From a macro perspective, it is absolutely crucial for as many companies as possible to understand and know how to use AI to enable us to benefit from the economic progress it promises, said Yeung. Tackling the obstacles of consumer fear, uncertainty and lack of trust in AI means investing in developing technologies, skilled engineers and project managers to understand its strategic importance – and communicate it through “trustworthy AI and public awareness programmes to demystify AI.”
At governmental level, there are increasing numbers of national strategies to reap the benefit of AI, with international organizations providing guidance and support to policy makers on where to invest in research education and civil society. AI technologies are seen as critical for delivering public services within the digital economy, but governments must drive awareness to ensure AI is more widely implemented throughout the private sector.
“Today AI is a huge collection of narrow models trained to do specific things on different data sets,” he said, and we need to see how we can bring this together and reach as many companies as possible to promote the use of AI in the economy. Establishing consumer trust in AI is imperative.
“The more we know, the better we can be supported by AI,” said Steiger, calling for maximum openness and data sharing, balanced against privacy concerns, for the wider good of society. Only then can data be inclusive, diverse and unbiased – and AI ethical.
Large tech companies such as HPE must be involved in discussions on the complexity and ethics of AI, as the solutions and products they develop have a huge impact on so many individuals around the world, added Lohovska. .
It is very important for us all to be more aware of the degree to which these new cognitive technology systems are affecting our lives, given their power and potential, stated Kirkpatrick.
For Samek, “what is important is to make progress in the field of AI is collaboration,” establishing transparency by providing code, open source and model initiatives in research as well as open data, speeding progress by reusing models and data for different purposes. .
At a human and societal level, we should focus on building “data-native communities who are numeric and can understand the concepts,” said Lohovska, to challenge technological organizations with different perspectives. At the individual user level, we need to look more at the terms and conditions of products and services using AI to understand what we agreeing to, and the trade-off between our data and the services we are using.
Addressing the concern that an AI gap may grow between developed and developing nations on the lines of the digital divide, Yeong pointed out that volume of data is what is important for AI development, so the key is to get the technology into as many hands as possible.

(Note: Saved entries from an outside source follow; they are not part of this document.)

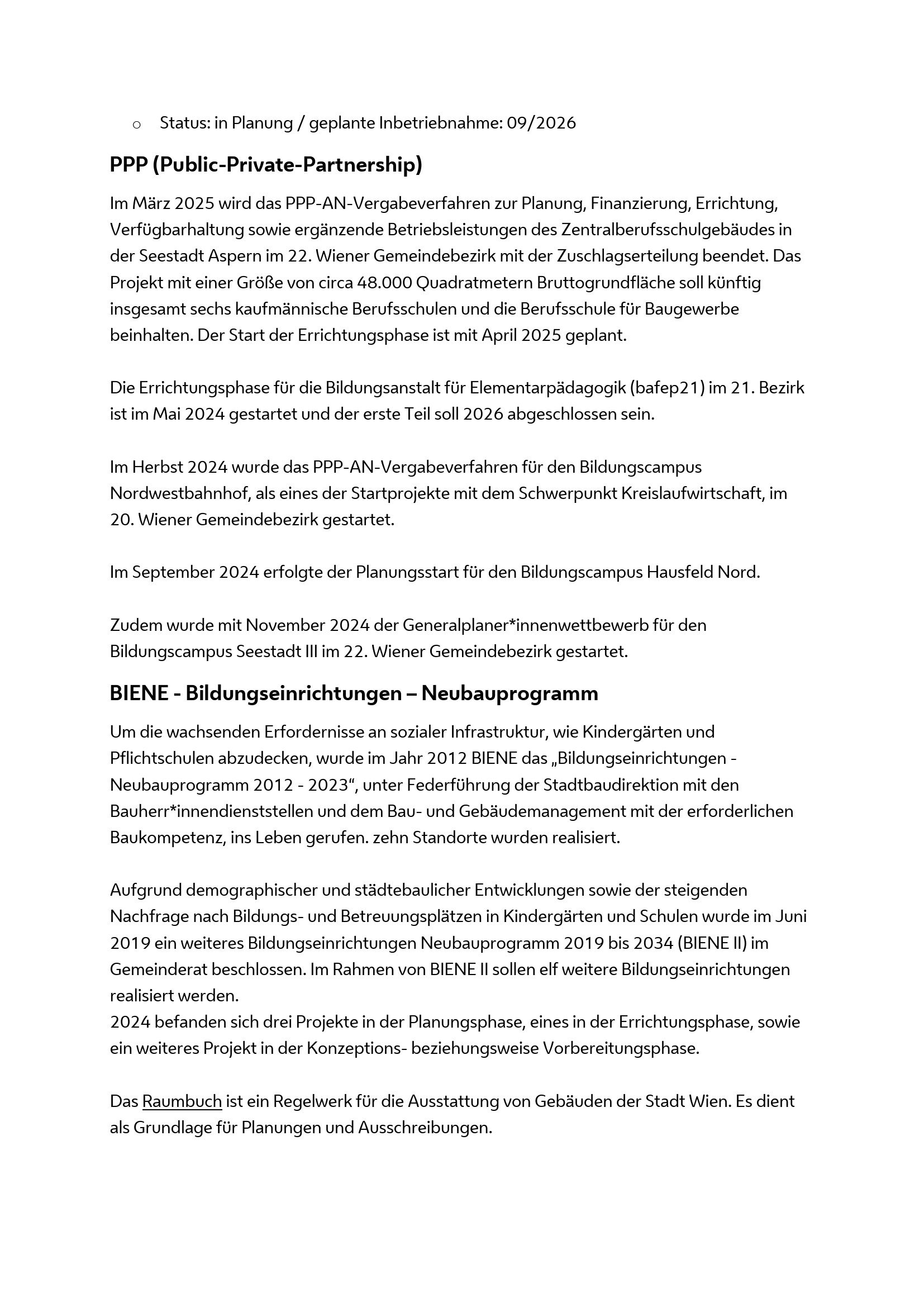 o Status: in Planung / geplante Inbetriebnahme: 09/2026

PPP (Public-Private-Partnership)

Im März 2025 wird das PPP-AN-Vergabeverfahren zur Planung, Finanzierung, Errichtung, Verfügbarhaltung sowie ergänzende Betriebsleistungen des Zentralberufsschulgebäudes in der Seestadt Aspern im 22. Wiener Gemeindebezirk mit der Zuschlagserteilung beendet. Das Projekt mit einer Größe von circa 48.000 Quadratmetern Bruttogrundfläche soll künftig insgesamt sechs kaufmännische Berufsschulen und die Berufsschule für Baugewerbe beinhalten. Der Start der Errichtungsphase ist mit April 2025 geplant.

Die Errichtungsphase für die Bildungsanstalt für Elementarpädagogik (bafep21) im 21. Bezirk ist im Mai 2024 gestartet und der erste Teil soll 2026 abgeschlossen sein.

Im Herbst 2024 wurde das PPP-AN-Vergabeverfahren für den Bildungscampus Nordwestbahnhof, als eines der Startprojekte mit dem Schwerpunkt Kreislaufwirtschaft, im 20. Wiener Gemeindebezirk gestartet.

Im September 2024 erfolgte der Planungsstart für den Bildungscampus Hausfeld Nord.

Zudem wurde mit November 2024 der Generalplaner*innenwettbewerb für den Bildungscampus Seestadt III im 22. Wiener Gemeindebezirk gestartet.

BIENE - Bildungseinrichtungen – Neubauprogramm

Um die wachsenden Erfordernisse an sozialer Infrastruktur, wie Kindergärten und Pflichtschulen abzudecken, wurde im Jahr 2012 BIENE das „Bildungseinrichtungen - Neubauprogramm 2012 - 2023“, unter Federführung der Stadtbaudirektion mit den Bauherr*innendienststellen und dem Bau- und Gebäudemanagement mit der erforderlichen Baukompetenz, ins Leben gerufen. zehn Standorte wurden realisiert.

Aufgrund demographischer und städtebaulicher Entwicklungen sowie der steigenden Nachfrage nach Bildungs- und Betreuungsplätzen in Kindergärten und Schulen wurde im Juni 2019 ein weiteres Bildungseinrichtungen Neubauprogramm 2019 bis 2034 (BIENE II) im Gemeinderat beschlossen. Im Rahmen von BIENE II sollen elf weitere Bildungseinrichtungen realisiert werden.
2024 befanden sich drei Projekte in der Planungsphase, eines in der Errichtungsphase, sowie ein weiteres Projekt in der Konzeptions- beziehungsweise Vorbereitungsphase.

Das Raumbuch ist ein Regelwerk für die Ausstattung von Gebäuden der Stadt Wien. Es dient als Grundlage für Planungen und Ausschreibungen.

As so many AI models are open source, given sufficient data sets it should be possible to create a start-up culture in developing countries, with support and training assistance provided by developed countries.
A final thought from Steiger closed the session: “We do have the emotional intelligence of the human being and the rise of AI, so we are talking about AI and the human being together. We have to shift from technologically literate people to people-literate technology.”